Not so. I've recently"learned" how to get myself in a sort of trance state (or at least some other sort of concentrative place) in order to paint (or paint the way I see fit), but this isn't enough. The knowledge that comes with repetition still lacks here. I feel as though I'm close-really close to where I want to be, but each work is still a hit and miss proposition.
In speaking of wanting to get past this chancy "state", there's also a notion that this-right here right now-is where any artist needs to be. In a place of doubt, unsureness. So the fact that the hand does not perfectly correspond with the brain, even if this is a transient state, may be the answer. This is a place lacking in perfection, but filled with raw intent...

Sunday, May 31, 2015

Re discovery

I just unearthed about 200-or is it 300? paintings on paper from the period of about six months before I was out of my house (and first marriage) till the time after my folks died. Lotsa work, all "off topic" in the sense that this stuff little resembles my sculptural work from the time.
Considering I'm painting again (several years later, after a notable hiatus) makes me wonder just how I've been avoiding it for so long.
Looking at all these paintings afresh is like opening a box of hidden goods, which might as well be treasure for me. You may have guessed that, for the most part,  I'm not unhappy with these works.
I'd like to clap my hands and have them all documented and in other people's hands, but this will not happen by itself. The reality: a lot of photography and mounting ahead. The reason: I don't want to deny that these paintings exist nor leave their care up to whoever is left behind-especially Laura…
Time to show them and possibly sell a few…Below are two examples -they measure 10.5" X 13.75", which is the size of the watercolor pad from which they were painted.

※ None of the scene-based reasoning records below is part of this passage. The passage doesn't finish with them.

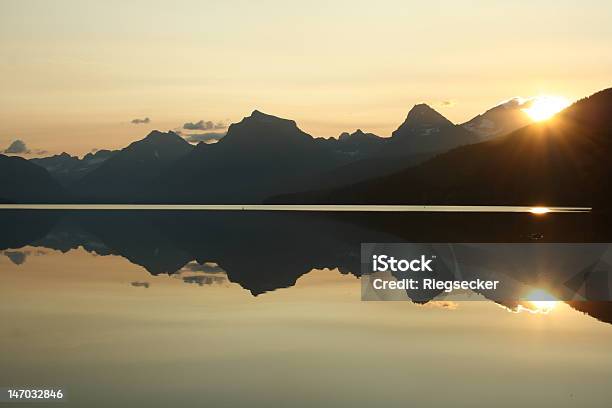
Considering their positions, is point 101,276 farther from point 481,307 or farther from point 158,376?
point 158,376

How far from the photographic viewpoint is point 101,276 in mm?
50625

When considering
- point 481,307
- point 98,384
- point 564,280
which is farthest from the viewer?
point 564,280

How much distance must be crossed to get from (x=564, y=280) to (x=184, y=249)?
127 feet

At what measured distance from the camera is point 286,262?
58.7 m

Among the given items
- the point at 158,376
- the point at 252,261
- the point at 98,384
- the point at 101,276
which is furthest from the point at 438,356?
the point at 252,261

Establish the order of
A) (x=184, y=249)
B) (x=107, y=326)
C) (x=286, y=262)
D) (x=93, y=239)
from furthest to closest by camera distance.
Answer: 1. (x=93, y=239)
2. (x=184, y=249)
3. (x=286, y=262)
4. (x=107, y=326)

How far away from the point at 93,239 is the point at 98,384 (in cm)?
7378

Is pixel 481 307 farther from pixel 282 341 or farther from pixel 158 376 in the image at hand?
pixel 158 376

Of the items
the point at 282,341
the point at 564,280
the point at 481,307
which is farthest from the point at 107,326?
the point at 564,280

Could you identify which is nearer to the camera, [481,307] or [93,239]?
[481,307]
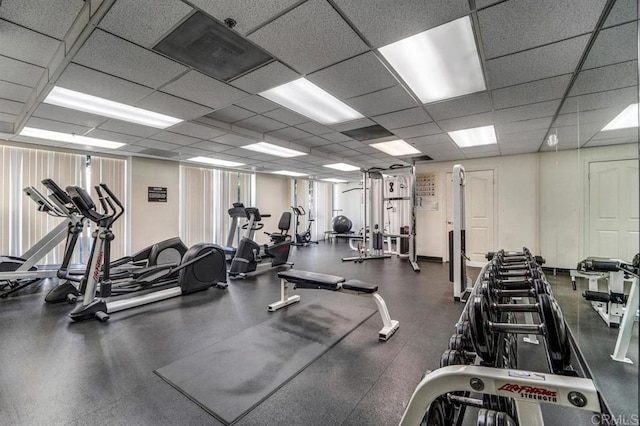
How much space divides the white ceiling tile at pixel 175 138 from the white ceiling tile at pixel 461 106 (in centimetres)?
366

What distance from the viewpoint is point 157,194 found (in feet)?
20.1

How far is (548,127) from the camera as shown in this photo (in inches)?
156

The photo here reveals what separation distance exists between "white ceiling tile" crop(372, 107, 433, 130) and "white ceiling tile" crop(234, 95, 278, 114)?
1.38m

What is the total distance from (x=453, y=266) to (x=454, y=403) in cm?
290

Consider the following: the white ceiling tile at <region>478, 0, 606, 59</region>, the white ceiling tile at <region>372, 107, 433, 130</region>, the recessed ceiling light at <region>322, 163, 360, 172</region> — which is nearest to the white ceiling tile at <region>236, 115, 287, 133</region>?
the white ceiling tile at <region>372, 107, 433, 130</region>

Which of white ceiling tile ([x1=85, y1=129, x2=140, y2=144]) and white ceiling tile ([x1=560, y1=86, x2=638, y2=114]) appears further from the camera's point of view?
white ceiling tile ([x1=85, y1=129, x2=140, y2=144])

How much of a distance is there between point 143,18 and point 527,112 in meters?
4.04

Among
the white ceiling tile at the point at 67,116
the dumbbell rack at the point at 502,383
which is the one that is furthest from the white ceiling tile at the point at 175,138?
the dumbbell rack at the point at 502,383

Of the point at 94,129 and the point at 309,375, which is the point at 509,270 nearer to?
the point at 309,375

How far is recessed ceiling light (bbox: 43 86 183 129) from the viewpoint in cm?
292

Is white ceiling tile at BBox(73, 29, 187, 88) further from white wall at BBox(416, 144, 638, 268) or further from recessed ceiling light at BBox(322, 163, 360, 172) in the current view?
recessed ceiling light at BBox(322, 163, 360, 172)

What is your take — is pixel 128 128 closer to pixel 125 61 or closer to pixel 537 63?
pixel 125 61

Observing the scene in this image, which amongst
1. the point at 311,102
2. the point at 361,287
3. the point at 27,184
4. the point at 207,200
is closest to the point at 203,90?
the point at 311,102

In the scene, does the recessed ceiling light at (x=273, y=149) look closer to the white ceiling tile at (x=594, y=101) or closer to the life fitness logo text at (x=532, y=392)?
the white ceiling tile at (x=594, y=101)
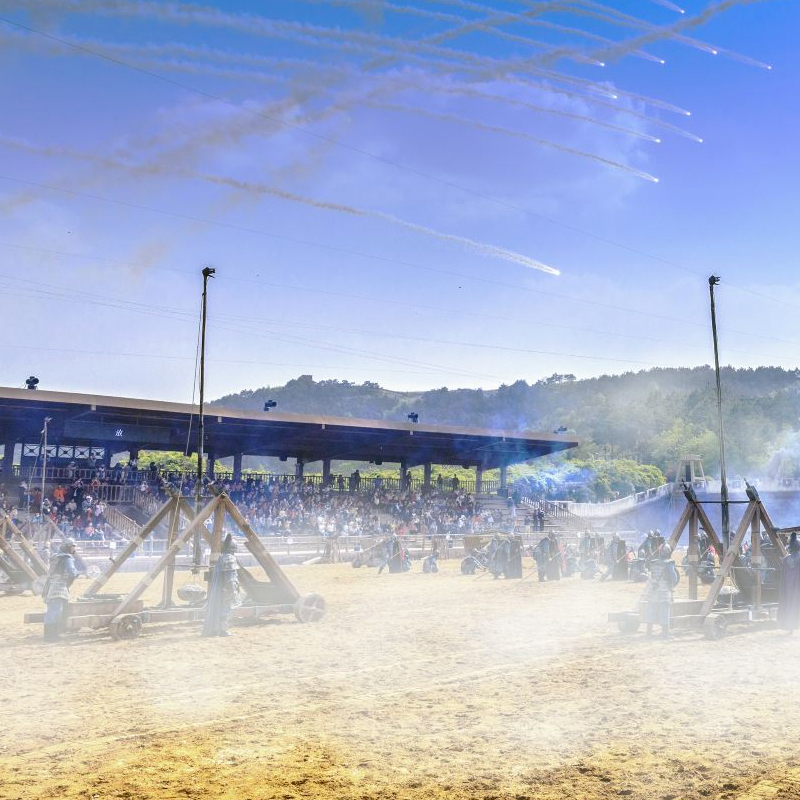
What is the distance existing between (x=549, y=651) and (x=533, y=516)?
2982 centimetres

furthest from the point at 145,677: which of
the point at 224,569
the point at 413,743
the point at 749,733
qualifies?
the point at 749,733

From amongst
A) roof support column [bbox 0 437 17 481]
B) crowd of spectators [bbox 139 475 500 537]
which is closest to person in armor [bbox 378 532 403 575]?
crowd of spectators [bbox 139 475 500 537]

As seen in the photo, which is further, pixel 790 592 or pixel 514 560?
pixel 514 560

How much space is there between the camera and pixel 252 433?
3994 centimetres

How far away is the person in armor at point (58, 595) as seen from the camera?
13281 millimetres

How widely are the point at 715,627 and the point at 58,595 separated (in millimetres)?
11402

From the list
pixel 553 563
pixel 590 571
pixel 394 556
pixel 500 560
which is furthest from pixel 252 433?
pixel 590 571

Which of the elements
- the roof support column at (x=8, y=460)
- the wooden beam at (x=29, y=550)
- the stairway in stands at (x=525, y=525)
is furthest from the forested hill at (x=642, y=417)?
the wooden beam at (x=29, y=550)

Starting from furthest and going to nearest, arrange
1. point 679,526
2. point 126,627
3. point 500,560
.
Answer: point 500,560 → point 679,526 → point 126,627

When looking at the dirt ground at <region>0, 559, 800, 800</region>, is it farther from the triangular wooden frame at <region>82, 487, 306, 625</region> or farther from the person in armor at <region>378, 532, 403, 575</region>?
the person in armor at <region>378, 532, 403, 575</region>

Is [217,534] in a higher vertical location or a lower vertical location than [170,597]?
higher

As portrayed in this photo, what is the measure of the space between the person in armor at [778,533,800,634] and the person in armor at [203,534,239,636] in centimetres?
1009

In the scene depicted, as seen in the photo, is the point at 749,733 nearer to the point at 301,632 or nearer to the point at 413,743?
the point at 413,743

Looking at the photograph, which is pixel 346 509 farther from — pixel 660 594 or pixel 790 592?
pixel 790 592
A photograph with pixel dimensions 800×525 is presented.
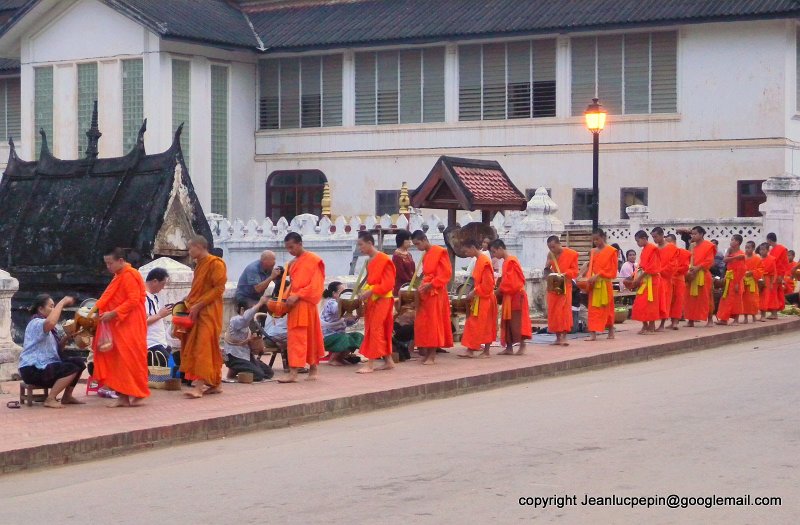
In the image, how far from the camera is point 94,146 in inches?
829

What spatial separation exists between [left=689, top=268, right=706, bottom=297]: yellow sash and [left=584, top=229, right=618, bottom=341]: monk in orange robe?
300 cm

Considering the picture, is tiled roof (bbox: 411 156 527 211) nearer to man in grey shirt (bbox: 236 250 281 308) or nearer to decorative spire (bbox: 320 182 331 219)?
man in grey shirt (bbox: 236 250 281 308)

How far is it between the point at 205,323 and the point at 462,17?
23587 millimetres

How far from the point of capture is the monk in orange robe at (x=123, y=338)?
42.8 feet

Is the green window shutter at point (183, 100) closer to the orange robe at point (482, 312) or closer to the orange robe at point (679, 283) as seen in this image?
the orange robe at point (679, 283)

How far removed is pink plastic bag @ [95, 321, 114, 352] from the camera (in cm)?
1298

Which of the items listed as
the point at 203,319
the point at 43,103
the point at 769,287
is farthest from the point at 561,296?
the point at 43,103

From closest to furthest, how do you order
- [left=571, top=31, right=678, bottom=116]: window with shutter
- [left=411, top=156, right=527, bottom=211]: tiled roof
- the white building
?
[left=411, top=156, right=527, bottom=211]: tiled roof, the white building, [left=571, top=31, right=678, bottom=116]: window with shutter

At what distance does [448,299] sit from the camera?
58.9ft

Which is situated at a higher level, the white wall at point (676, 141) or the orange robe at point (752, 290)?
the white wall at point (676, 141)

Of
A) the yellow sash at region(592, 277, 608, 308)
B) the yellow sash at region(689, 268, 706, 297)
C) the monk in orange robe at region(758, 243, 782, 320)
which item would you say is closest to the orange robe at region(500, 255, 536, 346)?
the yellow sash at region(592, 277, 608, 308)

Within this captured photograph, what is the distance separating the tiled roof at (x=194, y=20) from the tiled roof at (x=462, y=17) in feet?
2.35

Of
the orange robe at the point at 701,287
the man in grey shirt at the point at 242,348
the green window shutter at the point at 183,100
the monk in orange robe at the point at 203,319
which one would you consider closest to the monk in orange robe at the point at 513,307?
the man in grey shirt at the point at 242,348

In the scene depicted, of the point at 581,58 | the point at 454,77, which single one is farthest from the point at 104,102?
the point at 581,58
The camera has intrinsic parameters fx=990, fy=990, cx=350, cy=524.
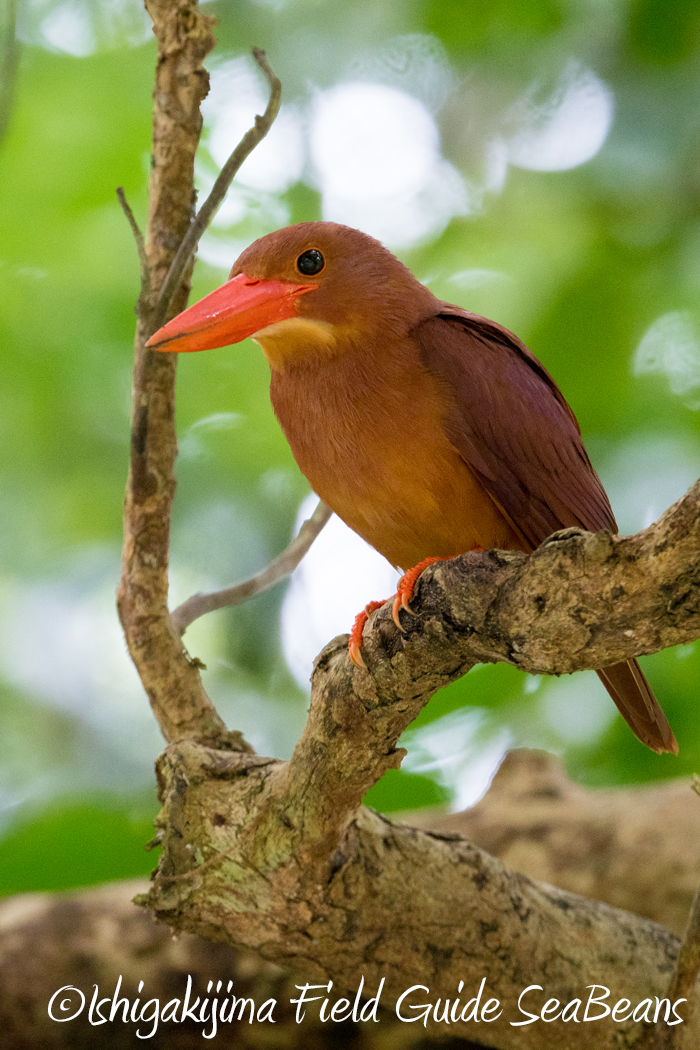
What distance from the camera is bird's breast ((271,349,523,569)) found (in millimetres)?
2141

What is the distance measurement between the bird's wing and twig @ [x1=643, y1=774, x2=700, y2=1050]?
663 mm

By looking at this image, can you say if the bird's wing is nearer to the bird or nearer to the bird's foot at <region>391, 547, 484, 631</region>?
the bird

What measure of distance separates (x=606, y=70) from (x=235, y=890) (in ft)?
11.5

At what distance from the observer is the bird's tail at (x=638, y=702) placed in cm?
220

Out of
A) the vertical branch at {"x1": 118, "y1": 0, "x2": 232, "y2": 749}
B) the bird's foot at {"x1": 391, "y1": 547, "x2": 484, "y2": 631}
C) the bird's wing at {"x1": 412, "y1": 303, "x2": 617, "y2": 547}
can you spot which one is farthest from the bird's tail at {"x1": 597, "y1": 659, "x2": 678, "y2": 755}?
the vertical branch at {"x1": 118, "y1": 0, "x2": 232, "y2": 749}

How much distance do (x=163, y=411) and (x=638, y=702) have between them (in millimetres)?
1310

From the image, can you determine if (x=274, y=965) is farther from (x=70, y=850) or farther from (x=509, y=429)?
(x=509, y=429)

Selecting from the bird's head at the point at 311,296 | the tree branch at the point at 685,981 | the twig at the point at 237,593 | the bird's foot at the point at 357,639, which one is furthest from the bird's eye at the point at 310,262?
the tree branch at the point at 685,981

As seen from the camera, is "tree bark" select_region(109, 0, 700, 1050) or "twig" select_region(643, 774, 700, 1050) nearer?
"tree bark" select_region(109, 0, 700, 1050)

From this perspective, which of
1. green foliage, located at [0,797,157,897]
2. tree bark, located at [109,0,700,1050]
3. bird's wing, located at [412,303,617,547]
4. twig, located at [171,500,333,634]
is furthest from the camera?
green foliage, located at [0,797,157,897]

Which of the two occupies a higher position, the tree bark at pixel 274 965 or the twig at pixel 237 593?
the twig at pixel 237 593

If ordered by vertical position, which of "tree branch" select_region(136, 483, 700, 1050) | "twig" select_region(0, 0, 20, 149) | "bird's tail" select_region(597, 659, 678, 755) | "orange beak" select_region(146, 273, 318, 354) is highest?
"twig" select_region(0, 0, 20, 149)

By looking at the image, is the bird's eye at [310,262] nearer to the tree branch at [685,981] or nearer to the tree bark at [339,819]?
the tree bark at [339,819]

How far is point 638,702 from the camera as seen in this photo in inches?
88.3
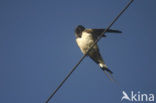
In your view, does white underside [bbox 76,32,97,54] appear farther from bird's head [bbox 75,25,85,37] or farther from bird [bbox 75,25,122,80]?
bird's head [bbox 75,25,85,37]

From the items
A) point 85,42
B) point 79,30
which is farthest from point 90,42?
point 79,30

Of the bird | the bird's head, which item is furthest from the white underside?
the bird's head

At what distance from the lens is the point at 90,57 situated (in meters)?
3.84

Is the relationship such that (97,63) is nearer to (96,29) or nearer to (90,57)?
(90,57)

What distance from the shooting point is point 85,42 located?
369cm

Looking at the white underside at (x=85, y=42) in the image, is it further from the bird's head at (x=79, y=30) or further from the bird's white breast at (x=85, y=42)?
the bird's head at (x=79, y=30)

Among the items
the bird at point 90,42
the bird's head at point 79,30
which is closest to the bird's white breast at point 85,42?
the bird at point 90,42

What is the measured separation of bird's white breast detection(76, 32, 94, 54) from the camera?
12.1 ft

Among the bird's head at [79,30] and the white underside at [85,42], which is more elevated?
the bird's head at [79,30]

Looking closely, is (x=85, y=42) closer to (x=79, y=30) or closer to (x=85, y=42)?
(x=85, y=42)

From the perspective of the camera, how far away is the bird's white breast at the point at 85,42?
368 cm

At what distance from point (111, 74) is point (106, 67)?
20cm

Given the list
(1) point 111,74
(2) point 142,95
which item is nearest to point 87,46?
(1) point 111,74

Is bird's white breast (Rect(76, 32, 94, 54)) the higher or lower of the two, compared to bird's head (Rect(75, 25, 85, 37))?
lower
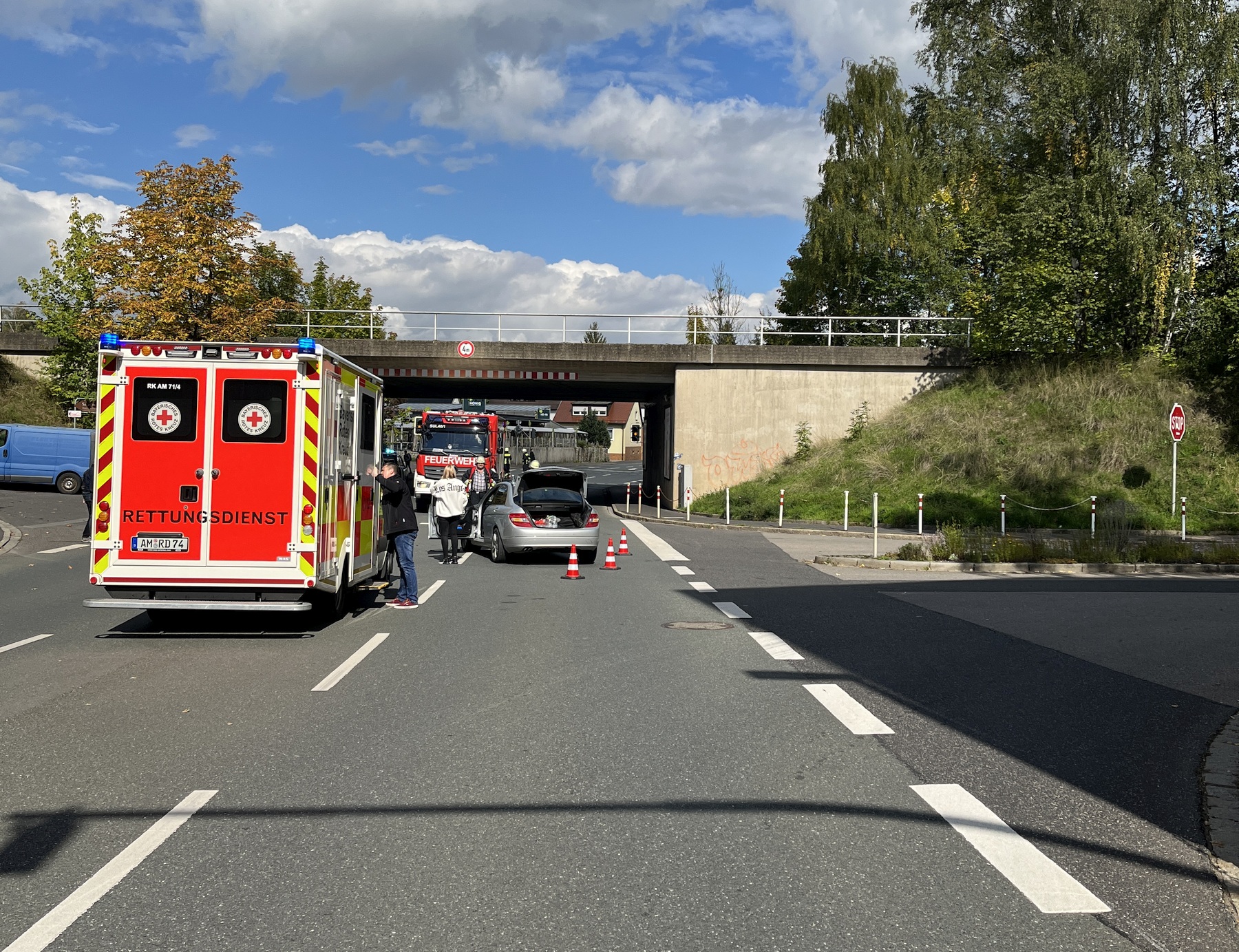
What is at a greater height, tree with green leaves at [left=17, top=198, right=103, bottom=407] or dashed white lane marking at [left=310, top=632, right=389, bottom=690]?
tree with green leaves at [left=17, top=198, right=103, bottom=407]

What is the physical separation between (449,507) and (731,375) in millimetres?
19895

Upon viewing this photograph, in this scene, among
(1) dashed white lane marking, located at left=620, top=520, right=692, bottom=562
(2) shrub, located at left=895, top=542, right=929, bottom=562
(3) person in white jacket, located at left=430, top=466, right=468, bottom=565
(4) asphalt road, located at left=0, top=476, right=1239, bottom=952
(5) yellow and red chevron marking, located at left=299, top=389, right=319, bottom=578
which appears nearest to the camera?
(4) asphalt road, located at left=0, top=476, right=1239, bottom=952

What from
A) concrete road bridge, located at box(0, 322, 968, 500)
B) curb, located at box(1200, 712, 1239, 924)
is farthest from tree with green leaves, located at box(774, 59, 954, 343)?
curb, located at box(1200, 712, 1239, 924)

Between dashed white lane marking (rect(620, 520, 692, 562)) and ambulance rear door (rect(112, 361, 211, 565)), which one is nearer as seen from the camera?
ambulance rear door (rect(112, 361, 211, 565))

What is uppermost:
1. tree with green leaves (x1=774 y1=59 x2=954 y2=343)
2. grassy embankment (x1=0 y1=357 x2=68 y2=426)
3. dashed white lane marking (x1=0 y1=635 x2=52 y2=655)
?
tree with green leaves (x1=774 y1=59 x2=954 y2=343)

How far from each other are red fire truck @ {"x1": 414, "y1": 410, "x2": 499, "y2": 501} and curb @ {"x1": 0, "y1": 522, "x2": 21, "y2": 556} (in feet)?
41.2

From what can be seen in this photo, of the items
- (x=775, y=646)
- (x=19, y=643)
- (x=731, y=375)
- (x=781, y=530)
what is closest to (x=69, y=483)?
(x=731, y=375)

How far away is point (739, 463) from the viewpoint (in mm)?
37688

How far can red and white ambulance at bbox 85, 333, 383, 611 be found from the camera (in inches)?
421

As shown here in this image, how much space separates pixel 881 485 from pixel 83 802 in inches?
1162

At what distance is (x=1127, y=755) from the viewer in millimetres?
6559

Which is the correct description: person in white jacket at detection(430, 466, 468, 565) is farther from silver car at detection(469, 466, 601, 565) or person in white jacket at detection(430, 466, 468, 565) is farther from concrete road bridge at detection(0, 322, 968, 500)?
concrete road bridge at detection(0, 322, 968, 500)

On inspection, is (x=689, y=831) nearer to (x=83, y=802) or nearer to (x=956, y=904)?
(x=956, y=904)

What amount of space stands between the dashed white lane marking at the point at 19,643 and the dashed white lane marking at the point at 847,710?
266 inches
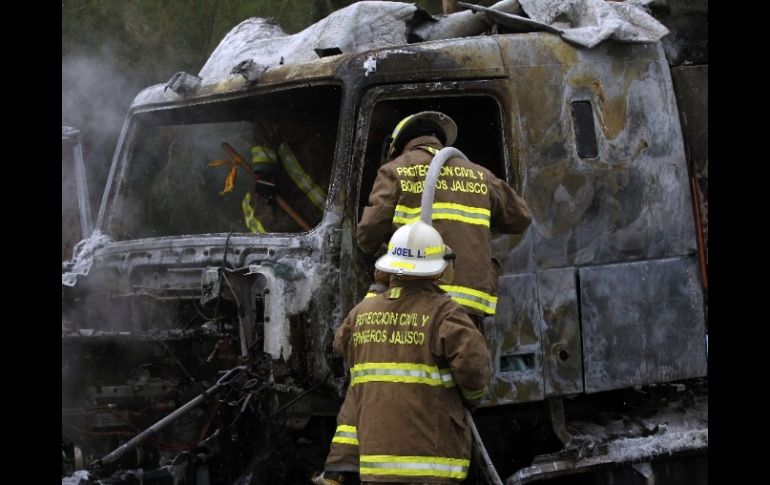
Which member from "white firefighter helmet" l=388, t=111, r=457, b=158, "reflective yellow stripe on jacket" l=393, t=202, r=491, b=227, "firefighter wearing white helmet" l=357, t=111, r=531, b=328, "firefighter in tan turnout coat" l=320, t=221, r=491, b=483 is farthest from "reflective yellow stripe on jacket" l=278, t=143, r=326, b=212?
"firefighter in tan turnout coat" l=320, t=221, r=491, b=483

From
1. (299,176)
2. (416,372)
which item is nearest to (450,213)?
(416,372)

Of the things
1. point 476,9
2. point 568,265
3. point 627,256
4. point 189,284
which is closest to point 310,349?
point 189,284

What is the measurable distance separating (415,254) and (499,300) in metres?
1.12

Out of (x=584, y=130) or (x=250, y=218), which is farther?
(x=250, y=218)

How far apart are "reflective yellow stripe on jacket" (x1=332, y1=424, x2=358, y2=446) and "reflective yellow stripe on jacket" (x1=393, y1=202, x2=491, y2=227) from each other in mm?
941

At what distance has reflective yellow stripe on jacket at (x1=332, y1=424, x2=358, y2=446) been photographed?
11.8 ft

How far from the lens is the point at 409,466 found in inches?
131

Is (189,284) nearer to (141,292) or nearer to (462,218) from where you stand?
(141,292)

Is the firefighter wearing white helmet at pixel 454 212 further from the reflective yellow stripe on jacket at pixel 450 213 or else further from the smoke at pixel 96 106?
the smoke at pixel 96 106

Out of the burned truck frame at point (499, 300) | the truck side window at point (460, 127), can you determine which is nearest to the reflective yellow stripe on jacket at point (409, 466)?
the burned truck frame at point (499, 300)

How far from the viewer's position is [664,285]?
4.79 meters

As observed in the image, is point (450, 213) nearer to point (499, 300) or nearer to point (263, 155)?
point (499, 300)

Saturday, February 7, 2015

Here's what

Two (ok, three) thoughts:
Reading quite a bit-and all of a sudden have a greater interest not only in procuring books, but in actually reading them.
Middlemarch-ypu, it's taken me a lot to get started with this Victorian novel-which some consider one of the finest books ever written-and i am engrossed in it and almost don't want it to end…this surprising, as for quite a while I checked my progress via the bookmark's trudging through the pile of pages.
I'll begin-once again-The Recognitions-the William Gaddis book, which is another monster which  promises the same sort of conclusions and sense that Gravity's Rainbow held for me (NOT-I never have yet finished that one).
Roberto Bolano lost me with his Primitive Detectives story and I've been swamped even by many short stories-dunno what accounts for this most recent interest in sitting up straight by a good strong light and giving myself to another's narrative.
I'm so fucking disillusioned with my art and the art "world" and what is considered good lately. No, i know I shouldn't be: I'm too damn old and "wise" (or is that wizened?) to mistake that path… how, at this age, could I see it laden with jewels as opposed to the reality, which is to know that it's laden with blood and body parts. S'pose I tired of  the self-admonition this week (Shut up and keep working) and demanded to know why the hell nobody even casts a glance at what i'm doing. Some days it really all is one big joke.
Writing this in order to prime the pump and start writing again- suffering in silence is for the birds and why not turn these black thoughts into words, paragraphs, letters? I still believe that anger is an energy.